Investigadores del Instituto de Ciencia de Materiales de Barcelona (ICMAB-CSIC) diseñaron un sistema para baterías de zinc-aire que permite aumentar hasta un 80% su potencia sin modificar la química principal del dispositivo, según informó el Consejo Superior de Investigaciones Científicas (CSIC).
La estrategia incorpora elementos conductores en el interior de la batería, donde actúan como electrodos bipolares inalámbricos que facilitan el transporte de carga y reducen la resistencia interna. La investigación, publicada en la revista Energy Storage Materials, contó con la colaboración del Instituto Catalán de Nanociencia y Nanotecnología (ICN2) y la Universidad Nacional de La Plata (Argentina).
El sistema desafía un principio asumido en el diseño de baterías
El trabajo, liderado por la investigadora del ICMAB-CSIC Nieves Casañ-Pastor, cuestiona un principio asumido "desde hace décadas" en el diseño de baterías: que el electrolito —el material que permite el movimiento de iones entre los dos electrodos— no debe contener materiales conductores, ya que estos podrían provocar un cortocircuito y dejar la batería inutilizada.

El equipo demostró que, en determinadas condiciones, introducir pequeñas piezas metálicas conductoras no conectadas por cable al circuito externo ni a los electrodos puede generar un efecto benéfico.

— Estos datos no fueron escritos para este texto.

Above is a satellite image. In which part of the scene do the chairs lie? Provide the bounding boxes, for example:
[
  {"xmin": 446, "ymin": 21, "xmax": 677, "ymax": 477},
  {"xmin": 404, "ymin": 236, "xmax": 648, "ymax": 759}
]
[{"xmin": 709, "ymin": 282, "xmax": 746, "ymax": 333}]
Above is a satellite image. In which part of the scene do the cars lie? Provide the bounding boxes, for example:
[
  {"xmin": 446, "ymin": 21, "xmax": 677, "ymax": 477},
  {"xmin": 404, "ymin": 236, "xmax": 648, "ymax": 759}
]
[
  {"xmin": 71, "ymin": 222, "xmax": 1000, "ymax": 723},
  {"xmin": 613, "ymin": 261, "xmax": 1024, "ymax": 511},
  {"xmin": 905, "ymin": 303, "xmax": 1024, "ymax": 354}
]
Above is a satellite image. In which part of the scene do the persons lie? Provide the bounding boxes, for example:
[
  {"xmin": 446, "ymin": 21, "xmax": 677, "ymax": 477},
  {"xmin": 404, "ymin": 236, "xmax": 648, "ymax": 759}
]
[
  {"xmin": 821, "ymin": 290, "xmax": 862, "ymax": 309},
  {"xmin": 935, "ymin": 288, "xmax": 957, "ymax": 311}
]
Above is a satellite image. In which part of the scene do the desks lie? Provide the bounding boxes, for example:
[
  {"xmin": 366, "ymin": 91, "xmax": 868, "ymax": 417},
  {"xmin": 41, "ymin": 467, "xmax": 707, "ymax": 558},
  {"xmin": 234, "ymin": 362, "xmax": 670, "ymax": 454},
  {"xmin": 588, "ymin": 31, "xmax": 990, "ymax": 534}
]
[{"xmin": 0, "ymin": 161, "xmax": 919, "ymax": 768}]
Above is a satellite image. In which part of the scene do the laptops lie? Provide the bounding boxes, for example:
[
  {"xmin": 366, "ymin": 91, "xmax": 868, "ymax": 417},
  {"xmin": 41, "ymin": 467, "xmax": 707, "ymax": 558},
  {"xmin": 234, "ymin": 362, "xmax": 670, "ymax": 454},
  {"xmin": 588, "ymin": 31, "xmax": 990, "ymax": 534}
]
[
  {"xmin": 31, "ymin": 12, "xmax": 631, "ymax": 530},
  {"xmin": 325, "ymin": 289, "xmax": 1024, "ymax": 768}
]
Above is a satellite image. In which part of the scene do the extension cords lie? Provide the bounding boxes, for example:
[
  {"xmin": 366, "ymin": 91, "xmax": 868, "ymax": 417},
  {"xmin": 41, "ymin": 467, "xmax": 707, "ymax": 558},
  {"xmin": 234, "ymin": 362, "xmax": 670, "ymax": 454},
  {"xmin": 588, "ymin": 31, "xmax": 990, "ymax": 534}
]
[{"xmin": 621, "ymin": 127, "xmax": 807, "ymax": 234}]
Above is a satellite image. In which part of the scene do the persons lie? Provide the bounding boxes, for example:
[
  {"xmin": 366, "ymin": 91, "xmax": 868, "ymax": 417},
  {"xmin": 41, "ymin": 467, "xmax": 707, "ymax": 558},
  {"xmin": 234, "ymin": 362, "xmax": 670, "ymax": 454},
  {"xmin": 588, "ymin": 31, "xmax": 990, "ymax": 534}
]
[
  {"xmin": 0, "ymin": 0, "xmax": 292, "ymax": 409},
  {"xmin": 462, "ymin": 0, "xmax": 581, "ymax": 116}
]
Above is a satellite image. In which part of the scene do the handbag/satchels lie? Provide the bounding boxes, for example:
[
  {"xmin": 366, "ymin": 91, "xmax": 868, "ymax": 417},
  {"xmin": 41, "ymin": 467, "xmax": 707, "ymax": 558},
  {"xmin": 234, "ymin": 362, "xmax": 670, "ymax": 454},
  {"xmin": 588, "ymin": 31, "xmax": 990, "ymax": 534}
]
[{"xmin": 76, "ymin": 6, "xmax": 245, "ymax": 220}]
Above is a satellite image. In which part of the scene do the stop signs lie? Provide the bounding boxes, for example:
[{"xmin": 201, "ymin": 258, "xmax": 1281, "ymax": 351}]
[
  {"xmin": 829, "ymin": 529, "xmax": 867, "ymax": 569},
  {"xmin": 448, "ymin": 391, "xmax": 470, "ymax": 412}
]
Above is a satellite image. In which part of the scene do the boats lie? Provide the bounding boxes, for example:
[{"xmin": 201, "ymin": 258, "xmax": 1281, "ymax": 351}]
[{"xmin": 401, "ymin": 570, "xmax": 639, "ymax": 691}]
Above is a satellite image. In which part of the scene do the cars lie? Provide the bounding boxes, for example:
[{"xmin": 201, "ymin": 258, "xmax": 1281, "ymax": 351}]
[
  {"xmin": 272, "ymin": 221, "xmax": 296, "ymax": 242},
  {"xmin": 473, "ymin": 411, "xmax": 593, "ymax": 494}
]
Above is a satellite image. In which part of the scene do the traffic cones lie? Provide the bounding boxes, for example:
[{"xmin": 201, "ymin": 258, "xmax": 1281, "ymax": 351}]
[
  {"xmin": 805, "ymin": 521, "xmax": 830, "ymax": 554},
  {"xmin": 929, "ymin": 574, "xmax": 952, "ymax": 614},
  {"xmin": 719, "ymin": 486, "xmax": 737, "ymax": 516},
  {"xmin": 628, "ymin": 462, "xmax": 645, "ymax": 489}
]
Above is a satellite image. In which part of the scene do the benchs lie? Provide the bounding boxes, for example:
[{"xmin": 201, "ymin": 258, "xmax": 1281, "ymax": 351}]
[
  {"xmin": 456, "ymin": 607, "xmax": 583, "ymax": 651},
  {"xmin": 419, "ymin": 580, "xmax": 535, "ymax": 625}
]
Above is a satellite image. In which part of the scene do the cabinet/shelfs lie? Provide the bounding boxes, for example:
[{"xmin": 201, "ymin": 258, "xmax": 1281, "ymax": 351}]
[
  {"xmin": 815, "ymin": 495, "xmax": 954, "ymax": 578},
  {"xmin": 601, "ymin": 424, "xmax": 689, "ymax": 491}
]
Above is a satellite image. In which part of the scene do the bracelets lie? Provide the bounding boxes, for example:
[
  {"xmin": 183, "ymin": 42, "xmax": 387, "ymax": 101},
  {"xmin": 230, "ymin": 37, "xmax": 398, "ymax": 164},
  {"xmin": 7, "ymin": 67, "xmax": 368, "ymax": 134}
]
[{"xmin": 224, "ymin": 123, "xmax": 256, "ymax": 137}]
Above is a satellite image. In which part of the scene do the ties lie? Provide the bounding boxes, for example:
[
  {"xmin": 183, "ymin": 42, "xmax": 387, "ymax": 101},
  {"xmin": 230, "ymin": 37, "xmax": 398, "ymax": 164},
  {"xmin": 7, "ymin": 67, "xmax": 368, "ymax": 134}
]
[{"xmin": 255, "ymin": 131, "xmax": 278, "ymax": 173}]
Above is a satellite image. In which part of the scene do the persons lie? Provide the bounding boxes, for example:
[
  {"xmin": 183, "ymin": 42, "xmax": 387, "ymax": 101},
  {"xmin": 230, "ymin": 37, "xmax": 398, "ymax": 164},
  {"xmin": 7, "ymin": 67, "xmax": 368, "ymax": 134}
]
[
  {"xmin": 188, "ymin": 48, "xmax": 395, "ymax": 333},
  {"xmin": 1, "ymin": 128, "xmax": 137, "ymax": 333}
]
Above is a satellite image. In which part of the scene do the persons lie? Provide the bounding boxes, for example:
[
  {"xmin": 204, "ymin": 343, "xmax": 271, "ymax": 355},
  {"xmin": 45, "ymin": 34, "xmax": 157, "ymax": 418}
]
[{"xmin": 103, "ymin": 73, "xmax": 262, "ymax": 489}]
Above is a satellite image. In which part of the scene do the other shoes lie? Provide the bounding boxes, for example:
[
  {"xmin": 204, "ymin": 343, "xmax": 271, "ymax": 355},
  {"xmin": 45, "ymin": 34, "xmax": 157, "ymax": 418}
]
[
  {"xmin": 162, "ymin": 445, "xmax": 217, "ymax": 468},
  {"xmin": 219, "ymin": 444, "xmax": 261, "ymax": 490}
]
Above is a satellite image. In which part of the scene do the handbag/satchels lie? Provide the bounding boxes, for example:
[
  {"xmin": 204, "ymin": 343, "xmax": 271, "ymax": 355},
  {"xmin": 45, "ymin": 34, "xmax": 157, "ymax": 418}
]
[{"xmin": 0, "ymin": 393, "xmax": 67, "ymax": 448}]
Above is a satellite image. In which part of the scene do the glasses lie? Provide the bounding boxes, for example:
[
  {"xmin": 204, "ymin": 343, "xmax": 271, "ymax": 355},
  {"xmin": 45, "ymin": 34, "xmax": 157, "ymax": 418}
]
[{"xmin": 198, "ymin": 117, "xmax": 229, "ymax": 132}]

Según explicó el CSIC, cuando la batería funciona, se crea un campo eléctrico entre sus dos electrodos que provoca un fenómeno de polarización en las piezas introducidas.
Esa polarización crea nuevas rutas para el transporte de carga dentro de la batería y facilita las reacciones electroquímicas que generan electricidad", indicó el organismo en un comunicado.
Este proceso reduce la resistencia interna y permite suministrar energía más rápidamente.
Normalmente, si un material pudiera transportar electrones dentro del electrolito tendrías un cortocircuito y dejarías de tener una batería", explicó Casañ-Pastor.
Añadió:
Lo sorprendente es que estos conductores no están conectados con cable a nada: simplemente se introducen en el interior del sistema y, aun así, generan efectos benéficos y enormes cambios en potencia o capacidad de carga".
Las baterías de zinc-aire buscan superar su limitación de potencia
La investigación forma parte de la tesis doctoral de Marc Mosqueda, recién graduado como doctor en el ICMAB, centrada en inducir este tipo de efectos en distintos tipos de baterías.

El sistema de zinc-aire tiene como principal ventaja, según señaló el CSIC, "el uso de materiales abundantes, baratos y seguros". Sin embargo, presenta el inconveniente de que la reacción con el oxígeno es "relativamente lenta", lo que limita la potencia que puede suministrar.
El nuevo diseño, al facilitar el transporte de carga, "demuestra su potencial" para superar esa limitación.
El zinc se oxida muy fácilmente, no es peligroso, y la química acuosa del sistema impide que la batería explote como ocurre en las de litio u otros materiales. Por otra parte, el oxígeno tiene una reacción lenta: es un compuesto muy estable", comentó Casañ-Pastor.
El equipo estudia nuevas aplicaciones de la arquitectura
La investigadora Casañ-Pastor subrayó que "esto no es la solución definitiva, sino una nueva vía para mejorar distintos parámetros del rendimiento de una batería".
El grupo señaló que ya observó efectos similares en otras tecnologías de almacenamiento y que "continuará explorando nuevas aplicaciones" de esta arquitectura basada en electrodos bipolares inalámbricos.